===== SOURCE DATA

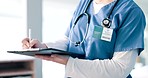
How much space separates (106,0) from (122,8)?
0.38ft

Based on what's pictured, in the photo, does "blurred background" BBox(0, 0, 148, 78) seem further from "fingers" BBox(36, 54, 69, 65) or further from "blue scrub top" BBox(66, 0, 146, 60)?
"fingers" BBox(36, 54, 69, 65)

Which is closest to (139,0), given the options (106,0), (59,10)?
(59,10)

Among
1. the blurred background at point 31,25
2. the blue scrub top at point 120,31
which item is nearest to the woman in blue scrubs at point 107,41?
the blue scrub top at point 120,31

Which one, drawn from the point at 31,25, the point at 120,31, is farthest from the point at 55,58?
the point at 31,25

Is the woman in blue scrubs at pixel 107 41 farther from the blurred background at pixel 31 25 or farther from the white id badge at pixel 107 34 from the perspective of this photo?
the blurred background at pixel 31 25

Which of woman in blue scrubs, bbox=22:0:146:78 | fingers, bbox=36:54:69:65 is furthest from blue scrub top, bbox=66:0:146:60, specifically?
fingers, bbox=36:54:69:65

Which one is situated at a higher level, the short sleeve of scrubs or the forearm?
the short sleeve of scrubs

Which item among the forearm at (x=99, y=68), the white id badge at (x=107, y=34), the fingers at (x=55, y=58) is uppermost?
the white id badge at (x=107, y=34)

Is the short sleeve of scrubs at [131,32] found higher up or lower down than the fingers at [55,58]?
higher up

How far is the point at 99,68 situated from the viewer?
828 millimetres

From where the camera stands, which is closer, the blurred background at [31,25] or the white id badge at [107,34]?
the white id badge at [107,34]

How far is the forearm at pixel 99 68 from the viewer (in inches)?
32.5

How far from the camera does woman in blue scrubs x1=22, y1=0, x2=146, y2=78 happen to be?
0.83 m

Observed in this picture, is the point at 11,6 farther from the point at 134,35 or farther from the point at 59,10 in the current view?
the point at 134,35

==========

_WHAT THIS TASK INVOLVES_: Quote every line of the records above exactly; no picture is to be copied.

_THE ANSWER_:
How much space separates (106,0) from (122,8)?
0.38ft

Based on what's pictured, in the photo, does "blurred background" BBox(0, 0, 148, 78) seem further from "fingers" BBox(36, 54, 69, 65) or further from "blue scrub top" BBox(66, 0, 146, 60)?
"fingers" BBox(36, 54, 69, 65)

Which is closest to (139,0), given the options (106,0), (59,10)?
(59,10)

Among
1. the blurred background at point 31,25
2. the blue scrub top at point 120,31
which item is nearest to the woman in blue scrubs at point 107,41?
the blue scrub top at point 120,31

Which one, drawn from the point at 31,25, the point at 120,31, is farthest from the point at 55,58?
the point at 31,25

Is the woman in blue scrubs at pixel 107 41 farther from the blurred background at pixel 31 25 or farther from the white id badge at pixel 107 34 from the perspective of this photo?
the blurred background at pixel 31 25

Which of woman in blue scrubs, bbox=22:0:146:78 | fingers, bbox=36:54:69:65 is furthest from blue scrub top, bbox=66:0:146:60, specifically?
fingers, bbox=36:54:69:65

Which one is situated at a higher level, the short sleeve of scrubs or the forearm?
the short sleeve of scrubs

Which item among the forearm at (x=99, y=68), the white id badge at (x=107, y=34), the fingers at (x=55, y=58) is uppermost?
the white id badge at (x=107, y=34)

Is the short sleeve of scrubs at [131,32] found higher up or lower down than the fingers at [55,58]?
higher up

How far is the point at 99,68 situated from the viewer?
828 millimetres

From where the camera stands, which is closer, the blurred background at [31,25] or the white id badge at [107,34]?
the white id badge at [107,34]

How far is the forearm at pixel 99 68 from the viewer (in inches)?
32.5

How far from the camera does woman in blue scrubs x1=22, y1=0, x2=146, y2=78 happen to be?
0.83 m

Observed in this picture, is the point at 11,6 farther from the point at 134,35 or farther from the point at 59,10 in the current view?
the point at 134,35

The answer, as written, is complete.